2. `pylint-silent` does not know how to handle lines that already have a `# pylint` comment in them.

To reset or show statistics on all python files in a folder you might want to use the `find` command:
```
find my_package -name "*.py" -exec pylint-silent stats {} +
find my_package -name "*.py" -exec pylint-silent reset {} +
```

### Known limitations
In some cases `pylint-silent` may break your code:
```
FAVICON = base64.decodestring("""  # pylint: disable=deprecated-method
...
```
Luckily, you can simply run `pylint` a second time to detect such cases. In this case `pylint` would ignore the comment because it is part of the string. Therefore, the warning message would still show up. This code has to be fixed manually:
```
FAVICON = base64.decodestring(  # pylint: disable=deprecated-method
"""...
```

Another issue is that messages that involve multiple files cannot be silenced. I'm aware of two such messages:

* cyclic-import
* duplicate-code

You could just disable these messages. Personally I think that these are relevant messages. So instead I just modify `pylint` score calculation to something like:
```
evaluation=10.0 + 0.15 - 10 * ((float(5 * error + warning + refactor + convention) / statement) * 10)
```
The `0.15` artificially raises the score to 10.0 and makes `pylint` return a success code. The factor of `10 *` increases the score sensitivity, which, by default, is way too low even for a medium sized project.

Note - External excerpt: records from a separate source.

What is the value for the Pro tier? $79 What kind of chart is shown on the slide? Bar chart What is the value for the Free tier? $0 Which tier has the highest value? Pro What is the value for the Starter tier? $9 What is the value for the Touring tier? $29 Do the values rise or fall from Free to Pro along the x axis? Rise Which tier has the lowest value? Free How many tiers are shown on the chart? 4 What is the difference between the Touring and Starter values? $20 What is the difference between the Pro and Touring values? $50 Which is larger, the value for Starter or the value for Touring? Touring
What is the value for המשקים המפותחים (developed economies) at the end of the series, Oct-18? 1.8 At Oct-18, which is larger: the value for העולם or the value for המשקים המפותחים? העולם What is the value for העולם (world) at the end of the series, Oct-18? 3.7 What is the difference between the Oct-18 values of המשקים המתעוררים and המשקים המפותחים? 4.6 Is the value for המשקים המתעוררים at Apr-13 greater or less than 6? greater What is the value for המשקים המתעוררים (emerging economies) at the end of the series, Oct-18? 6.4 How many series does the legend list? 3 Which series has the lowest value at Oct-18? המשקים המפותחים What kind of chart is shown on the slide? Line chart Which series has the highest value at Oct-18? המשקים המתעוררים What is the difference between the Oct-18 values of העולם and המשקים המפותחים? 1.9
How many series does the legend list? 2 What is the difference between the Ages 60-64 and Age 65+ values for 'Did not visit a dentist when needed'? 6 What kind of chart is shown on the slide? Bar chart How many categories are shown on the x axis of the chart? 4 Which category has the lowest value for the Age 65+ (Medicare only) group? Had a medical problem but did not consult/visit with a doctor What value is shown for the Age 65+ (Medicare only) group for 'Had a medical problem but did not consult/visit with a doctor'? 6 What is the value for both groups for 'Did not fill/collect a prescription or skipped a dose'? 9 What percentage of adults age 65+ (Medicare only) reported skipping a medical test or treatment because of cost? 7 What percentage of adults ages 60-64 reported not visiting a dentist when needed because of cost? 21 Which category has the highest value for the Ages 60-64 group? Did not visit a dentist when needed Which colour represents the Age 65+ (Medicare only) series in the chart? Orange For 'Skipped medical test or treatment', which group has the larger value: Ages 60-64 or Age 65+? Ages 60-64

`pylint` also lets you disable a checks on a block of code:
```
# pylint: disable=unused-import
import time
import sys
# pylint: enable=unused-import
```
`pylint-silent` would ignore these blocks. `pylint-silent reset` would not clear these messages and `pylint-silent stats` would not count them.

### Alternatives

An alternative solution to `pylint` noise is [pylint-ignore](https://pypi.org/project/pylint-ignore/).
Whichever option you choose, I recommend reading their documentation about how `pylint` should be used.

### Summary
`pylint`'s motto is: **It's not just a linter that annoys you!**

`pylint-silent` helps `pylint` live up to its motto.